# Not another dumb shark question



## johnf (Jan 20, 2012)

I've got 6' 170# 7 strand stainless leaders attached to 14/0 heavy circle hooks with crimps and 240# barrel swivels at the other end. I've built some 4-8 oz sputnik weights. My rod is a heavy action 8' catfishing rod, Penn senator spooled with 600 yards of 65# Mono.

I've got the weed eater line and crimps for a shock line, but I'm not sure with the size sharks I'm looking for that I need it. I'll be fishing Ft Morgan and my goal is 6' or better and will by yaking bait out. 


Do I need to use a weedeater line shock chord or am I good to go?
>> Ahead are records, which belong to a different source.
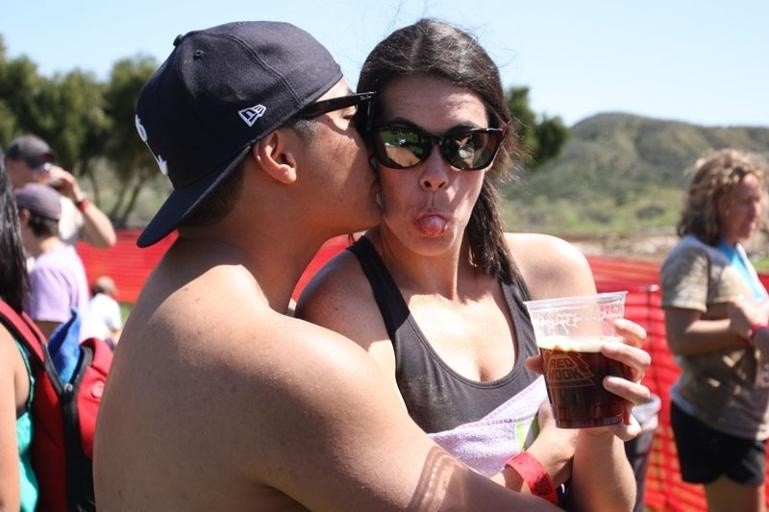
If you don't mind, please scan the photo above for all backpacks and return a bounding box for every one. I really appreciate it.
[0,300,113,512]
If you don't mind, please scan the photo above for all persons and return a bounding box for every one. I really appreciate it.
[659,150,769,512]
[295,20,651,511]
[1,135,122,511]
[94,21,565,511]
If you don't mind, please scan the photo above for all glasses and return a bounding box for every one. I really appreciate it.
[358,116,506,172]
[289,89,376,145]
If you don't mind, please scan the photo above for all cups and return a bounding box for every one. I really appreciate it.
[520,293,627,432]
[31,160,67,191]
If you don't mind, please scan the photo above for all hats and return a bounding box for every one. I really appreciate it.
[0,134,51,170]
[133,21,343,247]
[13,182,61,220]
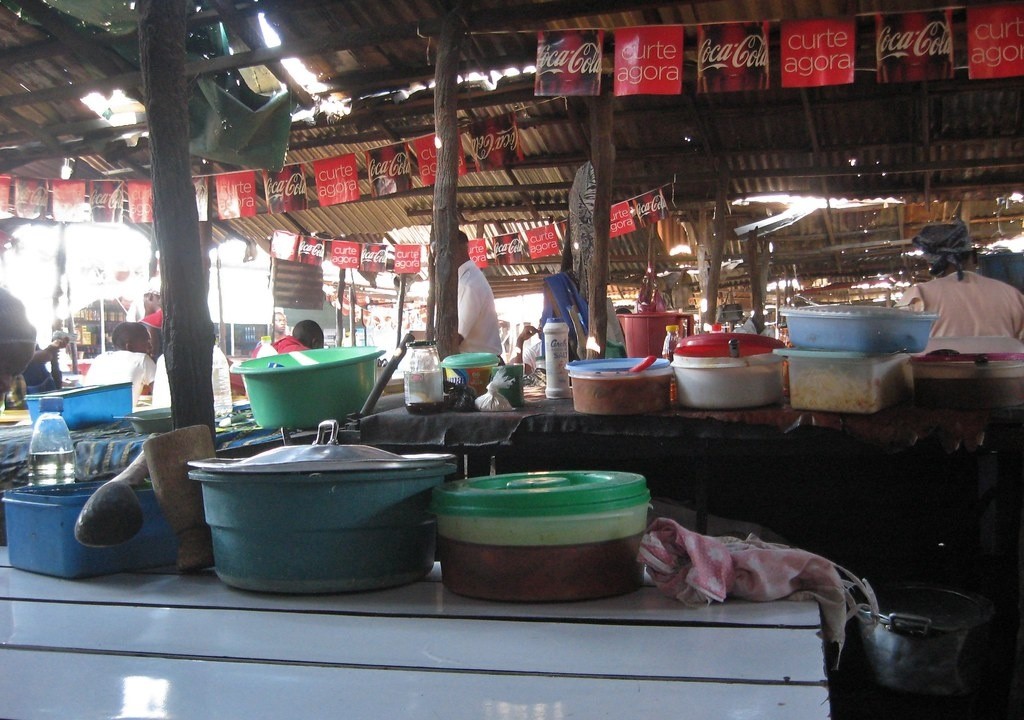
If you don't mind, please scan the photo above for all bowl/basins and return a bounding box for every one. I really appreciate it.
[427,468,652,604]
[910,360,1024,409]
[230,345,387,431]
[186,463,459,593]
[671,351,786,410]
[565,359,673,415]
[126,408,173,433]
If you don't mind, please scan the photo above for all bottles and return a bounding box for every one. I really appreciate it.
[27,396,76,486]
[211,338,233,414]
[404,340,444,414]
[543,318,570,399]
[256,337,278,359]
[662,326,682,402]
[152,354,173,407]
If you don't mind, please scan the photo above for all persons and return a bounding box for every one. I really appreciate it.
[893,224,1024,339]
[273,319,325,353]
[514,317,543,374]
[85,321,157,406]
[135,276,163,362]
[430,229,505,366]
[22,337,70,393]
[275,312,286,341]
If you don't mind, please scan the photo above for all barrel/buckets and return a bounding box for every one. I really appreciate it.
[616,312,692,358]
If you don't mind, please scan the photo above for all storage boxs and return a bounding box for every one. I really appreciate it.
[978,252,1024,295]
[907,358,1024,412]
[772,347,915,416]
[22,381,134,432]
[773,304,940,353]
[3,479,181,582]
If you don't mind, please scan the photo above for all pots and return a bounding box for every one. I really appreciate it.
[853,581,996,697]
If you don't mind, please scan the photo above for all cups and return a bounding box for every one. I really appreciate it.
[491,364,524,407]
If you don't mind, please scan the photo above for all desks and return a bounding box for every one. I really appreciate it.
[0,546,833,720]
[348,386,1024,600]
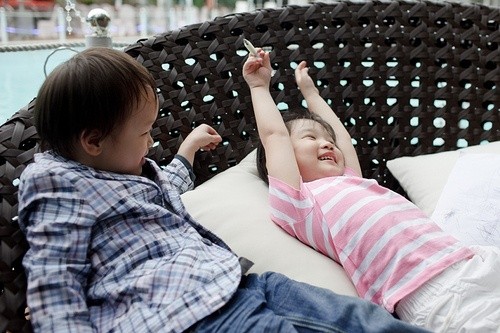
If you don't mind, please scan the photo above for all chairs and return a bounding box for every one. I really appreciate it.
[0,0,500,333]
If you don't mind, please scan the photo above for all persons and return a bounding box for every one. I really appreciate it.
[16,46,435,333]
[242,47,498,333]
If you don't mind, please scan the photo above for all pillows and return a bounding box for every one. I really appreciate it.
[179,147,359,298]
[387,141,500,248]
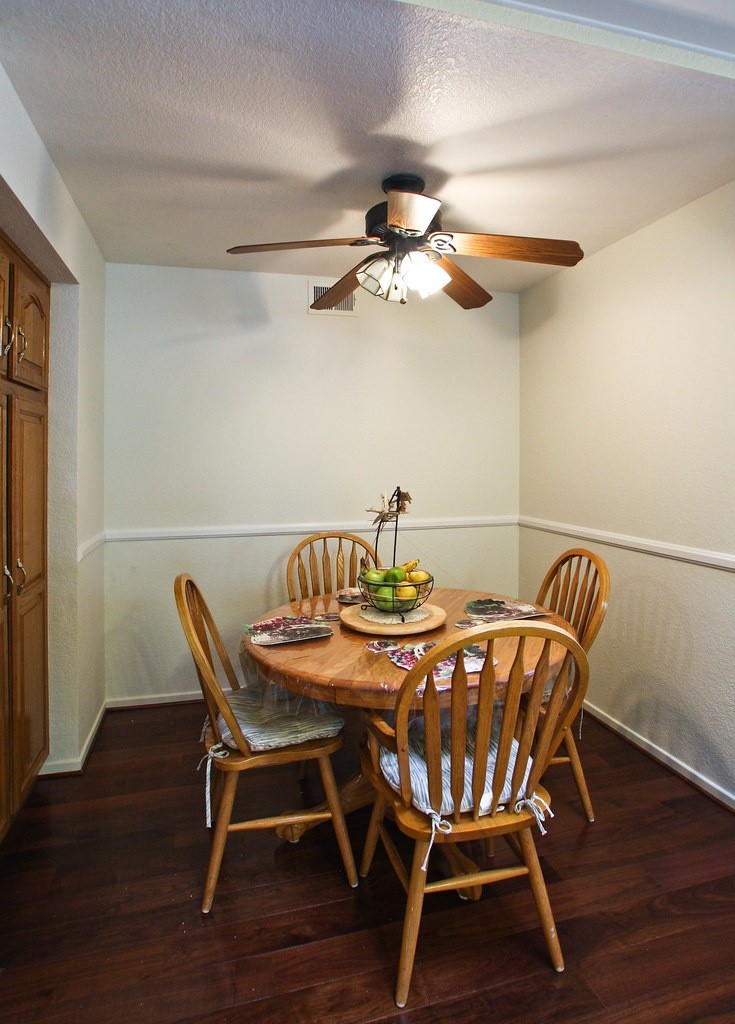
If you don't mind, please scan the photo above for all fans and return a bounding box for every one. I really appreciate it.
[226,173,584,309]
I do have enough stuff to make a couple 10' wire leaders. Better plan?


----------



## hookemup (Nov 1, 2010)

You'll need the shock leader to have something to grab when you have the fish close to shore. I've fished without them but I would use a longer leader. Keeps them from whipping your mainline. You probably wouldn't have any problem with a 6 footer. You can get cable at lowes and Home Depot. Have them cut it to whatever length you need. I use 12' 3/32. Good luck.


----------



## amarcafina (Aug 24, 2008)

Over kill


----------



## hookemup (Nov 1, 2010)

What's overkill?


----------



## lowprofile (Jan 6, 2013)

its only overkill for those who have never caught a big shark off the beach. you don't need weed eater for the top leader but you do need heavy 400lb + mono.


----------



## Ugly 1 (Feb 8, 2013)

lowprofile said:


> its only overkill for those who have never caught a big shark off the beach. you don't need weed eater for the top leader but you do need heavy 400lb + mono.


 ANd as I have found out the hard way even the 400 gets bit in half once in a while. Call me LP lets go catch some jacks for bait!!! UGLY


----------



## lowprofile (Jan 6, 2013)

PM me. i might be able to go tomorrow. let me know what they are hitting.


----------



## NoMoSurf (Oct 2, 2007)

lowprofile said:


> its only overkill for those who have never caught a big shark off the beach. you don't need weed eater for the top leader but you do need heavy 400lb + mono.


Not being a [email protected]... Really? I have always used a Penn 114 with 85lb braid mainline with about 50yd topshot of 80lb mono and then a 6-8ft steel leader. Am I doing this wrong? Never been cut off before... But never hooked a big nasty one either.


----------



## hookemup (Nov 1, 2010)

Depends what your targeting nomo. The rig your using works. I go big but not overkill. People like to say stuff on here but don't know what there are talking about or don't target what the post is about. They just want to put in there 2 cents and it doesn't make me believe that they know what there are talking about. If you want to catch a big one you have to have big gear starting with your rod and reel. A big shark is likely to swallow a short leader with the bait.


----------